Some of these rules, like Travel In A Group, Be Quiet and Know Your Way Out are pretty much self-explanatory. Others like Cardio, Double Tap, God Bless Rednecks and Enjoy The Little Things need to be further explained to the uninitiated.
For the four non-zombie characters (five if you count the hilarious cameo of a former Ghostbuster) of Zombieland, these are the rules that prevents them from becoming a special kind of Happy Meal in their quest for a zombie-free sanctuary. Yes, hilarious, because while there’s the obligatory eeew-inspiring gore, much of Zombieland is really designed for laughs rather than screams.
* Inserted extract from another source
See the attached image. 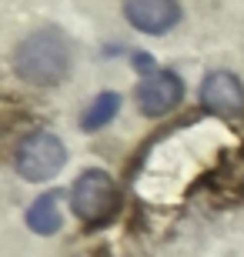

It’s Dawn Of The Dead meets Road Trip as directed by Quentin Tarantino.
Only Tarantino is not at all involved in this film in any way. Newcomer Ruber Fleischer has crafted an exhilarating Tarantinoesque ride minus the excessive Tarantinoesque dialogue that the former’s works have been notorious for as of late.
Leading the charge for this zombie-busting mayhem is Woody Harrelson, who couldn’t have found a better comeback vehicle than this potential, no, make that guaranteed horror-comedy franchise. Not that the quirky actor was ever gone but after a string of largely forgettable supporting roles and equally forgettable cameos, Zombieland brings him back to lead star status and reminds us how electrifying (i.e. Natural Born Killers, The People Vs. Larry Flynt) his screen presence once was. Yes, even when he’s pretty much hamming it up here, he’s still way better than say, Vince Vaughn.
As the shotgun-toting Tallahasse obsessed with Twinkies (those golden sponge cakes with creamy filling that remains available only in the US) he bumps into Columbus (Jessie Eisenberg), who also incidentally came up with “The Rules” and reluctantly takes him in. Along the way, they encountered Wichita (Emma Stone) and her little sister Little Rock (Abegail Breslin), a pair of con artists who twice tried to leave them behind. Further along the way and in between all the looting, Little Rock’s driving lessons and a very special private screening, there’s plenty of zombie-whacking fun to keep our heroes preoccupied.
And Harrelson is also blessed with talented fellow cast members in Eisenberg (The Squid And The Whale), Stone (Superbad) and Breslin (Little Miss Sunshine) who all could more than keep up with him. It certainly didn’t hurt that the script allows for more characterization than what is usually expected in a film like this. They actually have their own interesting back stories and yes, their character names are taken from places where they're identified with.
To emphasize how much of a thrill ride Zombieland is, the climactic sequence takes place in, where else, but in an amusement park. Director Fleischer is not looking to push any envelopes here and his film is not without its share of cliches. But with a fine cast, a clever script and okay, inventive use of graphics in punctuating the above rules, he has given us something that is, in the immortal words of the late, great Colonel Sanders, finger-lickin’ good. Pun very much intended.